In this cluster, I enabled the kubernetes API endpoint in Rancher. This deployed a container called kube-api-auth. Luckily this container grants all the privileges we need.
sudo ctr --address /run/k3s/containerd/containerd.sock --namespace k8s.io c ls | grep kube-api-auth 57d148cadbdceb998ab7be8e38f72dec1fa0fe8c6f313dcab19e09ba9245eb1f docker.io/rancher/kube-api-auth:v0.1.6 io.containerd.runc.v2
There may be two containers displayed. One of them is the pause container which serves as a special init process. If you want to know why here’s a good blog post.
Inspect the container and look for the volume mount kube-api-access:
sudo ctr --address /run/k3s/containerd/containerd.sock --namespace k8s.io c info 57d148cadbdceb998ab7be8e38f72dec1fa0fe8c6f313dcab19e09ba9245eb1f | grep kube-api-access "source": "/var/lib/kubelet/pods/972647f6-e514-40c6-a0a0-6891898a2dec/volumes/kubernetes.io~projected/kube-api-access-vj98z"
sudo ls /var/lib/kubelet/pods/972647f6-e514-40c6-a0a0-6891898a2dec/volumes/kubernetes.io~projected/kube-api-access-vj98z ca.crt namespace token
The JWT token can be extracted from the ‘token’ file.
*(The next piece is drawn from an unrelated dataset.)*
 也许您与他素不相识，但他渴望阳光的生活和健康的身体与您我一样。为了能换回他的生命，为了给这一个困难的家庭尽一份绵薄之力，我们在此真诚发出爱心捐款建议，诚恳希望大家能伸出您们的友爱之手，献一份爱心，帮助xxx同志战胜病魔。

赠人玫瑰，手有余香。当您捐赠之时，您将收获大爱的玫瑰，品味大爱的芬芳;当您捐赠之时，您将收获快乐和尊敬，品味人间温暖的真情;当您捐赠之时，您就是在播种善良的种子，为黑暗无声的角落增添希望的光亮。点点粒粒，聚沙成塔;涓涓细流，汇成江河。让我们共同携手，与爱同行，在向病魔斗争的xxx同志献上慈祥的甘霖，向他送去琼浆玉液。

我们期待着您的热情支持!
With this we’re going to effectively impersonate this container and the use the privileges that it has:
sudo cat /var/lib/kubelet/pods/972647f6-e514-40c6-a0a0-6891898a2dec/volumes/kubernetes.io~projected/kube-api-access-vj98z/token eyJhbGciOi...My
Kubectl needs the CA certificate to validate the SSL certificate:
sudo cat "/var/lib/kubelet/pods/22d4bf53-2f87-4d58-9272-9c4d0bad47f2/volumes/kubernetes.io~projected/kube-api-access-tl4qz/ca.crt" | base64 -w 0 ; echo LS0tLS1CRUdJTiBDRVJUSUZJQ0FURS0tLS0tCk1JSUJlVENDQVIrZ0F3SUJBZ0lCQURBS0JnZ3Foa2pPUFFRREF[...]RU5EIENFUlRJRklDQVRFLS0tLS0K
Edit ~/.kube/config and insert the content:
apiVersion: v1 kind: Config clusters: - name: "my-new-cluster" cluster: server: "https://{myip}:6443" certificate-authority-data: "{base64d ca.crt}" users: - name: "my-new-user" user: token: "{contents of /token}" contexts: - name: "new-cluster" context: user: "my-new-user" cluster: "my-new-cluster" current-context: "new-cluster"
After that you should be able to use kubectl to launch whatever resources you need.